There is some truth to this. Windows absolutely gave up when I ran it on my 72 core 288 thread phi chip.

Linux seamed to have a better handle on life
 
I would say, if you're going to move this build - at least put it up for some cpu (randomX) and gpu (dnx) mining. Very low wattage for either case and would buy back some form of value over time.

I feel cpu-wise would be quite profitable, randomX loves the cores and later(st) EPYC chips given the L3 cache increases.

Also, love the EVGA 1600w G/P/T units. Have them all of various efficiency flavors in my mining rig fleet - not a single one has failed in ~8 years now. Great choice.
 
To many threads and cores for the scheduler to handle.
Hmm.. Seems like windows 11 makes some improvements there, not sure if it's worth checking out. I've disabled SMT for testing so that should keep everything in 1 processor group it seems like.

I would say, if you're going to move this build - at least put it up for some cpu (randomX) and gpu (dnx) mining. Very low wattage for either case and would buy back some form of value over time.

I feel cpu-wise would be quite profitable, randomX loves the cores and later(st) EPYC chips given the L3 cache increases.

Also, love the EVGA 1600w G/P/T units.

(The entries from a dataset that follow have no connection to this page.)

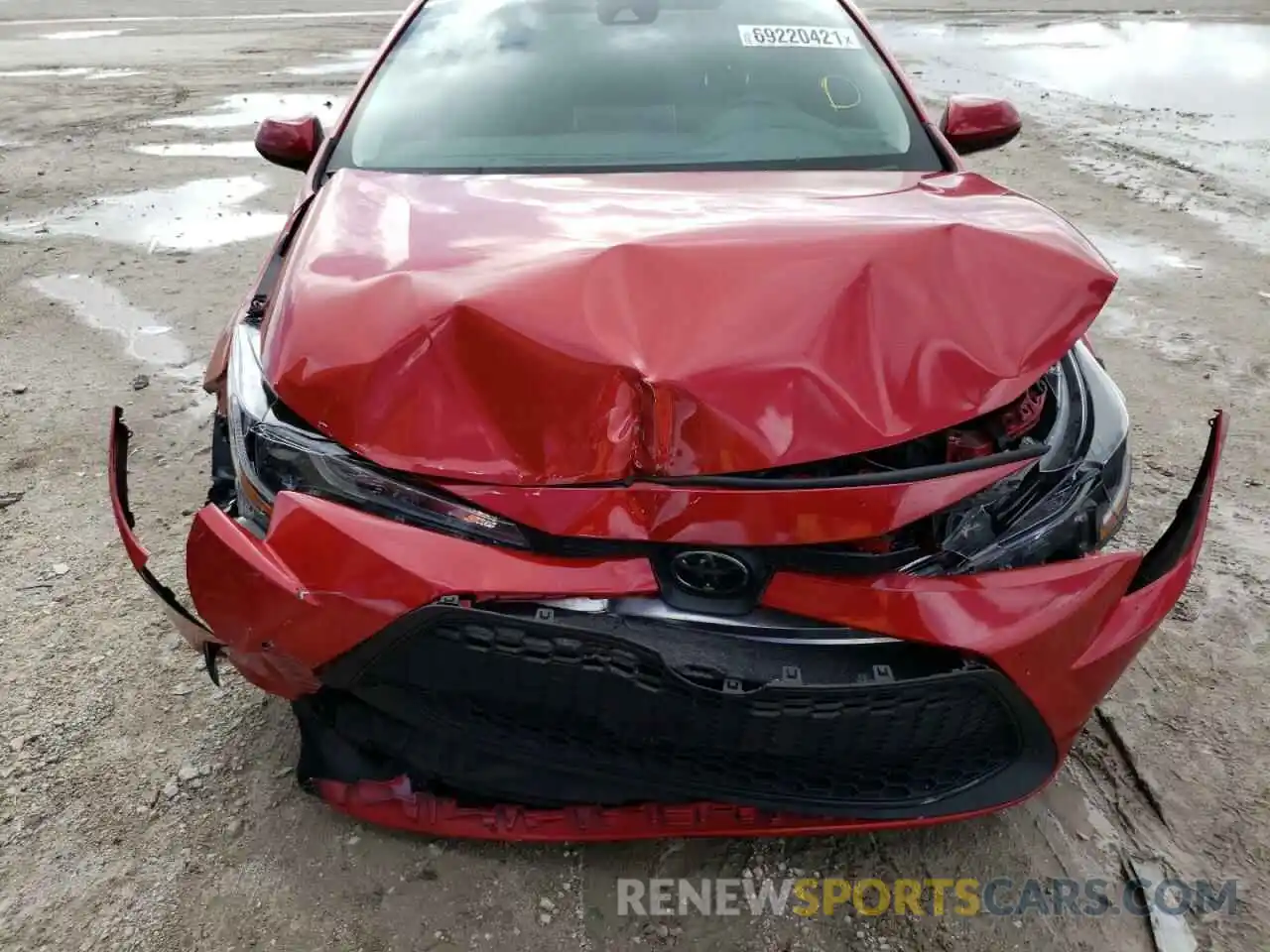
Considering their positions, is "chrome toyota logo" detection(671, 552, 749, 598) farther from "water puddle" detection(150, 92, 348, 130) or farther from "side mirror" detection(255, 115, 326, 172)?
"water puddle" detection(150, 92, 348, 130)

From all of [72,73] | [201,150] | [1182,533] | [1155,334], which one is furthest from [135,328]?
[72,73]

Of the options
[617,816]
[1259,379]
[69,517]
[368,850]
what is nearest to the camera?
[617,816]

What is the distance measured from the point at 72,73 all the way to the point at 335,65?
7.73ft

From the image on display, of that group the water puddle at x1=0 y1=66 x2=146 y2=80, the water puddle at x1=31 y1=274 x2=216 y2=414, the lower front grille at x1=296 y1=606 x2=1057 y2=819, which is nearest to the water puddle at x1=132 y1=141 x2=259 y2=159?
the water puddle at x1=31 y1=274 x2=216 y2=414

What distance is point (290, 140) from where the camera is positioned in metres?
2.84

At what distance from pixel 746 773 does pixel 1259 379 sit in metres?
3.01

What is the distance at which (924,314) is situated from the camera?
157 centimetres

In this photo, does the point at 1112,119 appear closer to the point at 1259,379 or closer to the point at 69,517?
the point at 1259,379

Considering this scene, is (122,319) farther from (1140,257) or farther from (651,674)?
(1140,257)

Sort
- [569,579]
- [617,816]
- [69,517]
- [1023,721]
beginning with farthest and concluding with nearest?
1. [69,517]
2. [617,816]
3. [1023,721]
4. [569,579]

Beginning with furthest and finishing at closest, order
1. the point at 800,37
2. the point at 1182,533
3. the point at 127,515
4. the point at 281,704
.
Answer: the point at 800,37 < the point at 281,704 < the point at 127,515 < the point at 1182,533

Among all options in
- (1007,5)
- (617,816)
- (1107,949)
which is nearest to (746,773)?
(617,816)

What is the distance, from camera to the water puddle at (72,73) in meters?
8.71

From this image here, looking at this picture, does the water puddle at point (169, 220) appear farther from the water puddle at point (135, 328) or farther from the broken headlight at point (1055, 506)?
the broken headlight at point (1055, 506)
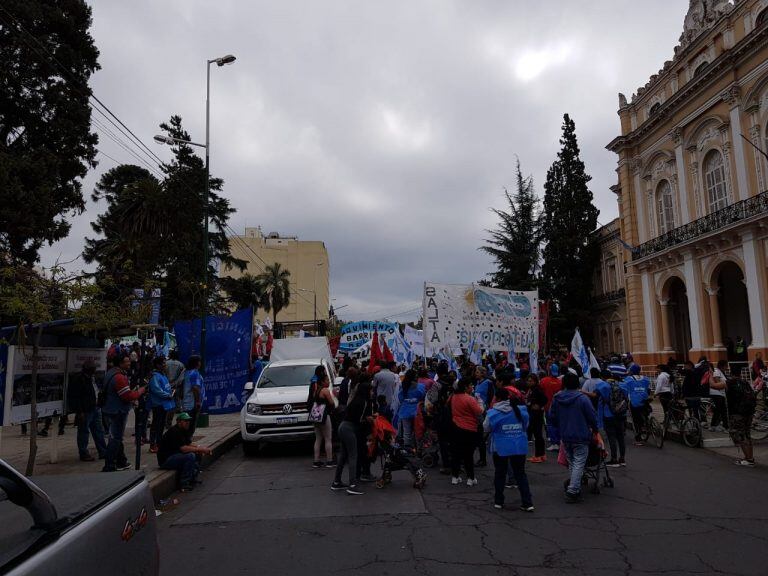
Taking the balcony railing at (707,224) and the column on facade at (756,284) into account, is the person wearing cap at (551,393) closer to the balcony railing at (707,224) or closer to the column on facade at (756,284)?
the column on facade at (756,284)

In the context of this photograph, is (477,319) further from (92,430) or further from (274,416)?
(92,430)

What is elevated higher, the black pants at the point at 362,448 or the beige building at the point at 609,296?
the beige building at the point at 609,296

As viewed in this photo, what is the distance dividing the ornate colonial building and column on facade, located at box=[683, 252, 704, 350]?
0.05m

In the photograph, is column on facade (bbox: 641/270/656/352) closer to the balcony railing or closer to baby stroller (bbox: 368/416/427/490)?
the balcony railing

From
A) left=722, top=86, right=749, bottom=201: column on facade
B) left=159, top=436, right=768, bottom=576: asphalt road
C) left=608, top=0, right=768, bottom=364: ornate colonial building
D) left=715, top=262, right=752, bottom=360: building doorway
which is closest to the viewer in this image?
left=159, top=436, right=768, bottom=576: asphalt road

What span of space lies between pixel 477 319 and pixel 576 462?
369 inches

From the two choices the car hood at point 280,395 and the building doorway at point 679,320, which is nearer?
the car hood at point 280,395

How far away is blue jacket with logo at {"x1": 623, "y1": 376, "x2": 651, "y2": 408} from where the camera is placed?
40.9ft

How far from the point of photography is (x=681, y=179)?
1102 inches

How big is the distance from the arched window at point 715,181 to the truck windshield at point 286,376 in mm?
21017

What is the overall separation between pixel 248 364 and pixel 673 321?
23.4 meters

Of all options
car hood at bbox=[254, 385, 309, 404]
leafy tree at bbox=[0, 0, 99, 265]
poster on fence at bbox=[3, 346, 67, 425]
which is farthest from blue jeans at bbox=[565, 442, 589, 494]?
leafy tree at bbox=[0, 0, 99, 265]

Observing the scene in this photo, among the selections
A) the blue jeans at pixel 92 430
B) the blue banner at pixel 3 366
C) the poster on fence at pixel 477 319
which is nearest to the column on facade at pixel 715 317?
the poster on fence at pixel 477 319

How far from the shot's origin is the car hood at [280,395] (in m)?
11.7
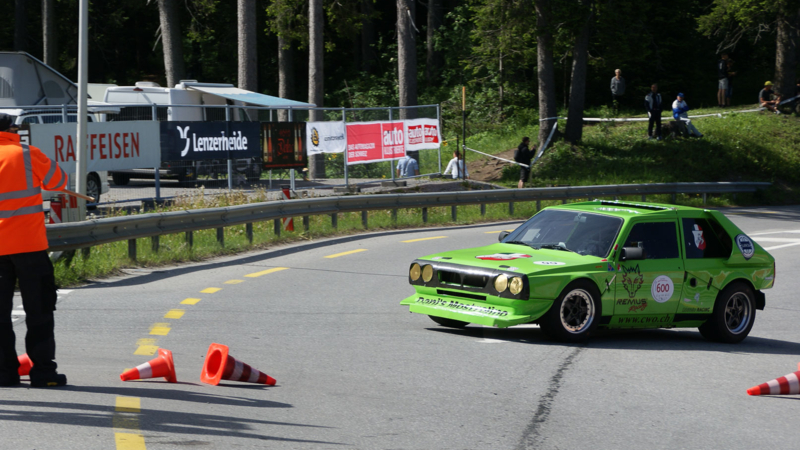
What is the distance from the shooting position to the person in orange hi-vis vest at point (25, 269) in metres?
6.37

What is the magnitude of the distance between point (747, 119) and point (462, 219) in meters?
17.1

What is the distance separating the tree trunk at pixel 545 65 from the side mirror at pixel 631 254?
22.4 metres

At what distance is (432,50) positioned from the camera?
160ft

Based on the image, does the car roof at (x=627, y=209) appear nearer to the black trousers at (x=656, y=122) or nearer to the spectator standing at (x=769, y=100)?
the black trousers at (x=656, y=122)

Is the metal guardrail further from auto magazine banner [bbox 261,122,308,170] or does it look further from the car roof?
the car roof

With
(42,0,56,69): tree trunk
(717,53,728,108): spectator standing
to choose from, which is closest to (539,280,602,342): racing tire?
(717,53,728,108): spectator standing

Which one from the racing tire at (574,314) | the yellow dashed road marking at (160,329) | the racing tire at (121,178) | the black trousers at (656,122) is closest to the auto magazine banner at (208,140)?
the racing tire at (121,178)

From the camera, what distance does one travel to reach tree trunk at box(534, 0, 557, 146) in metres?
31.0

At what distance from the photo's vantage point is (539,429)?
20.0 feet

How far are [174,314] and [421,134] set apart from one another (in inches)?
728

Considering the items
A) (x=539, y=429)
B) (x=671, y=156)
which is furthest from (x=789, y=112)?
(x=539, y=429)

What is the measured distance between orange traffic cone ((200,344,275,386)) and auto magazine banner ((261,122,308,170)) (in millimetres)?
16164

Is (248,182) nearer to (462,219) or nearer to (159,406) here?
(462,219)

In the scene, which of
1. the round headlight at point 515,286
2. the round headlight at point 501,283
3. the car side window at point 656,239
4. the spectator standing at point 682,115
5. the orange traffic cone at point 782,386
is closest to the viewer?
A: the orange traffic cone at point 782,386
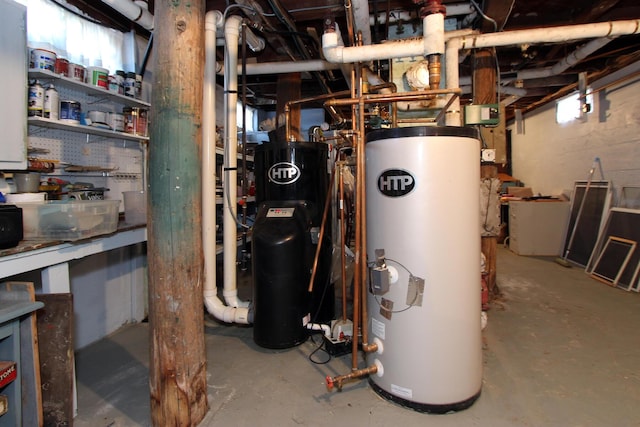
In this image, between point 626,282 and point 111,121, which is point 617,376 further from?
point 111,121

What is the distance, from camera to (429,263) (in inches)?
62.5

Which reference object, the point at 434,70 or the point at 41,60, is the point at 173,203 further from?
the point at 434,70

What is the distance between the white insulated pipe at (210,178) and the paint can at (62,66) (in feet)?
2.43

Have them all of various efficiency flavors in my mining rig fleet - not a single one has failed in ~8 years now. Great choice.
Yeah, going to put it to work at some point. I haven't messed around with dnx yet. Have everything on raptoreum for now. Should make about $1.50/day I guess.
 
I've disabled SMT for testing so that should keep everything in 1 processor group it seems like.

I don't know if it matters for Windows, but if your firmware has the setting, splitting the cores into NUMA groups helps out on NUMA-aware server use cases. May show up as 'L3 cache as NUMA Domain' or similar. While the L3 is shared, latency to the per ccx L3 is lower than cross ccx L3, so presenting that to the scheduler can help; but sometimes it hurts too. Worth a try.